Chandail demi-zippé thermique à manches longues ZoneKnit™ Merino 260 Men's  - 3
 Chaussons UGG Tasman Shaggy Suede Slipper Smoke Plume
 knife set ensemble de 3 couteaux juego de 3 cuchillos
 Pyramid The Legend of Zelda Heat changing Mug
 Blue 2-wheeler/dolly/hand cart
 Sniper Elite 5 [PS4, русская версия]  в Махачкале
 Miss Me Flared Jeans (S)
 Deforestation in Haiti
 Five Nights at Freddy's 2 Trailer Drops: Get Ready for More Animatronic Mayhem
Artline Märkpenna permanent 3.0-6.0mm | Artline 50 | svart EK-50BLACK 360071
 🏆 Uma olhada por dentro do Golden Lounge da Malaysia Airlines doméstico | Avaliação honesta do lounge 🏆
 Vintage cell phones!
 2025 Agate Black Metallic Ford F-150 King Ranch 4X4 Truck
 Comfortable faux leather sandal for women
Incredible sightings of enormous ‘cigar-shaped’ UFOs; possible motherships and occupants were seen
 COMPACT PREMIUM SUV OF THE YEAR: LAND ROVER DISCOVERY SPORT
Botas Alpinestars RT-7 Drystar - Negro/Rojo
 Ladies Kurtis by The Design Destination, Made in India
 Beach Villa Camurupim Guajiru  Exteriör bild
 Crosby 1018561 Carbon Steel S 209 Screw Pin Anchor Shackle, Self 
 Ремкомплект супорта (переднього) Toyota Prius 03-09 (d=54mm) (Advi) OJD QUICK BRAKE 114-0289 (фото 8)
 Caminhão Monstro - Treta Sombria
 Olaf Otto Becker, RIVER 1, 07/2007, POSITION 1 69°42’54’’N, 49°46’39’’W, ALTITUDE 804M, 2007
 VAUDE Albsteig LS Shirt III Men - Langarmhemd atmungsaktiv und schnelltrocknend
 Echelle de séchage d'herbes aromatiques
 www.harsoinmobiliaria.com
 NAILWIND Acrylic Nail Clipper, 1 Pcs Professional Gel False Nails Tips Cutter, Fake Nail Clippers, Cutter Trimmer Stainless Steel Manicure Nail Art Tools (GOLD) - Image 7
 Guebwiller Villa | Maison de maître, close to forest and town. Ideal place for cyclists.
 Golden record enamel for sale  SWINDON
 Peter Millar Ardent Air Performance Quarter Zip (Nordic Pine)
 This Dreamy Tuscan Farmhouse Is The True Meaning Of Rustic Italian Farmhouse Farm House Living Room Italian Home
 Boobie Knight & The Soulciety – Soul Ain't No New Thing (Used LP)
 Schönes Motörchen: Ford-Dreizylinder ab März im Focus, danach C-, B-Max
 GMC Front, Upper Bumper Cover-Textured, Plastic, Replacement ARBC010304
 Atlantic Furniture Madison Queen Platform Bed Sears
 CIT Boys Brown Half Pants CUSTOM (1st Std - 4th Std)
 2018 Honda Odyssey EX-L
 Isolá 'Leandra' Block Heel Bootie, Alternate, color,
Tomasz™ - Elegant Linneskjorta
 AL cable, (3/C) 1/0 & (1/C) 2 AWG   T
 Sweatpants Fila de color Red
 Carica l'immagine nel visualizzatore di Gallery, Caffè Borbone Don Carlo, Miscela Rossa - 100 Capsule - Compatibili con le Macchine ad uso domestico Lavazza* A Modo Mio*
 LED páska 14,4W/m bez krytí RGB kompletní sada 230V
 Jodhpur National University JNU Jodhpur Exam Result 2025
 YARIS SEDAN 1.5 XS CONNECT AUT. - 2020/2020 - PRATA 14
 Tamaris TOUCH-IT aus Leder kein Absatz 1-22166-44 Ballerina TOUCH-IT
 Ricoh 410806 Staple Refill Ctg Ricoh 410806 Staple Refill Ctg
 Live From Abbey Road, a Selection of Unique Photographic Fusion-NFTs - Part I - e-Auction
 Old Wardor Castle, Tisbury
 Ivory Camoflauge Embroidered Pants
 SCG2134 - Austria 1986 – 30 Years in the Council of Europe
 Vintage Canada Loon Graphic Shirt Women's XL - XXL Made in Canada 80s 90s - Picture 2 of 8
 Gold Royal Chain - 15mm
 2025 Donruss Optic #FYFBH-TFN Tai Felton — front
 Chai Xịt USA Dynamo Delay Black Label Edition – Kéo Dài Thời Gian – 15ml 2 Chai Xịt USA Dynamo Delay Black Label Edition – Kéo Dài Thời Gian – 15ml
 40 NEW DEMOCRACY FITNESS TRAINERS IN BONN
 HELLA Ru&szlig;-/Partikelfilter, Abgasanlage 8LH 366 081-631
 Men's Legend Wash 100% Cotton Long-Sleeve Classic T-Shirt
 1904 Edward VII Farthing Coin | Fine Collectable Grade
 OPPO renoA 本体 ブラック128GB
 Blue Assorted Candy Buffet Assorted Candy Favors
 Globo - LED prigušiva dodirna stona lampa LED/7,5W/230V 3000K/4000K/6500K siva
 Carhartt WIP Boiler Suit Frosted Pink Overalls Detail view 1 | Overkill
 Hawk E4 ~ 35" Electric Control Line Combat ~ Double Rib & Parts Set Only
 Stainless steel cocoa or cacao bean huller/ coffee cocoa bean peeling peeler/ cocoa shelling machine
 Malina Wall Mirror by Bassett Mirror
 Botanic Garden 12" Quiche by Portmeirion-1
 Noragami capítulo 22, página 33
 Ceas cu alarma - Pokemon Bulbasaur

TASK BRIEF
Line by line, reproduce the data above exactly.

OUTPUT OF THE TASK
Chandail demi-zippé thermique à manches longues ZoneKnit™ Merino 260 Men's  - 3
 Chaussons UGG Tasman Shaggy Suede Slipper Smoke Plume
 knife set ensemble de 3 couteaux juego de 3 cuchillos
 Pyramid The Legend of Zelda Heat changing Mug
 Blue 2-wheeler/dolly/hand cart
 Sniper Elite 5 [PS4, русская версия]  в Махачкале
 Miss Me Flared Jeans (S)
 Deforestation in Haiti
 Five Nights at Freddy's 2 Trailer Drops: Get Ready for More Animatronic Mayhem
Artline Märkpenna permanent 3.0-6.0mm | Artline 50 | svart EK-50BLACK 360071
 🏆 Uma olhada por dentro do Golden Lounge da Malaysia Airlines doméstico | Avaliação honesta do lounge 🏆
 Vintage cell phones!
 2025 Agate Black Metallic Ford F-150 King Ranch 4X4 Truck
 Comfortable faux leather sandal for women
Incredible sightings of enormous ‘cigar-shaped’ UFOs; possible motherships and occupants were seen
 COMPACT PREMIUM SUV OF THE YEAR: LAND ROVER DISCOVERY SPORT
Botas Alpinestars RT-7 Drystar - Negro/Rojo
 Ladies Kurtis by The Design Destination, Made in India
 Beach Villa Camurupim Guajiru  Exteriör bild
 Crosby 1018561 Carbon Steel S 209 Screw Pin Anchor Shackle, Self 
 Ремкомплект супорта (переднього) Toyota Prius 03-09 (d=54mm) (Advi) OJD QUICK BRAKE 114-0289 (фото 8)
 Caminhão Monstro - Treta Sombria
 Olaf Otto Becker, RIVER 1, 07/2007, POSITION 1 69°42’54’’N, 49°46’39’’W, ALTITUDE 804M, 2007
 VAUDE Albsteig LS Shirt III Men - Langarmhemd atmungsaktiv und schnelltrocknend
 Echelle de séchage d'herbes aromatiques
 www.harsoinmobiliaria.com
 NAILWIND Acrylic Nail Clipper, 1 Pcs Professional Gel False Nails Tips Cutter, Fake Nail Clippers, Cutter Trimmer Stainless Steel Manicure Nail Art Tools (GOLD) - Image 7
 Guebwiller Villa | Maison de maître, close to forest and town. Ideal place for cyclists.
 Golden record enamel for sale  SWINDON
 Peter Millar Ardent Air Performance Quarter Zip (Nordic Pine)
 This Dreamy Tuscan Farmhouse Is The True Meaning Of Rustic Italian Farmhouse Farm House Living Room Italian Home
 Boobie Knight & The Soulciety – Soul Ain't No New Thing (Used LP)
 Schönes Motörchen: Ford-Dreizylinder ab März im Focus, danach C-, B-Max
 GMC Front, Upper Bumper Cover-Textured, Plastic, Replacement ARBC010304
 Atlantic Furniture Madison Queen Platform Bed Sears
 CIT Boys Brown Half Pants CUSTOM (1st Std - 4th Std)
 2018 Honda Odyssey EX-L
 Isolá 'Leandra' Block Heel Bootie, Alternate, color,
Tomasz™ - Elegant Linneskjorta
 AL cable, (3/C) 1/0 & (1/C) 2 AWG   T
 Sweatpants Fila de color Red
 Carica l'immagine nel visualizzatore di Gallery, Caffè Borbone Don Carlo, Miscela Rossa - 100 Capsule - Compatibili con le Macchine ad uso domestico Lavazza* A Modo Mio*
 LED páska 14,4W/m bez krytí RGB kompletní sada 230V
 Jodhpur National University JNU Jodhpur Exam Result 2025
 YARIS SEDAN 1.5 XS CONNECT AUT. - 2020/2020 - PRATA 14
 Tamaris TOUCH-IT aus Leder kein Absatz 1-22166-44 Ballerina TOUCH-IT
 Ricoh 410806 Staple Refill Ctg Ricoh 410806 Staple Refill Ctg
 Live From Abbey Road, a Selection of Unique Photographic Fusion-NFTs - Part I - e-Auction
 Old Wardor Castle, Tisbury
 Ivory Camoflauge Embroidered Pants
 SCG2134 - Austria 1986 – 30 Years in the Council of Europe
 Vintage Canada Loon Graphic Shirt Women's XL - XXL Made in Canada 80s 90s - Picture 2 of 8
 Gold Royal Chain - 15mm
 2025 Donruss Optic #FYFBH-TFN Tai Felton — front
 Chai Xịt USA Dynamo Delay Black Label Edition – Kéo Dài Thời Gian – 15ml 2 Chai Xịt USA Dynamo Delay Black Label Edition – Kéo Dài Thời Gian – 15ml
 40 NEW DEMOCRACY FITNESS TRAINERS IN BONN
 HELLA Ru&szlig;-/Partikelfilter, Abgasanlage 8LH 366 081-631
 Men's Legend Wash 100% Cotton Long-Sleeve Classic T-Shirt
 1904 Edward VII Farthing Coin | Fine Collectable Grade
 OPPO renoA 本体 ブラック128GB
 Blue Assorted Candy Buffet Assorted Candy Favors
 Globo - LED prigušiva dodirna stona lampa LED/7,5W/230V 3000K/4000K/6500K siva
 Carhartt WIP Boiler Suit Frosted Pink Overalls Detail view 1 | Overkill
 Hawk E4 ~ 35" Electric Control Line Combat ~ Double Rib & Parts Set Only
 Stainless steel cocoa or cacao bean huller/ coffee cocoa bean peeling peeler/ cocoa shelling machine
 Malina Wall Mirror by Bassett Mirror
 Botanic Garden 12" Quiche by Portmeirion-1
 Noragami capítulo 22, página 33
 Ceas cu alarma - Pokemon Bulbasaur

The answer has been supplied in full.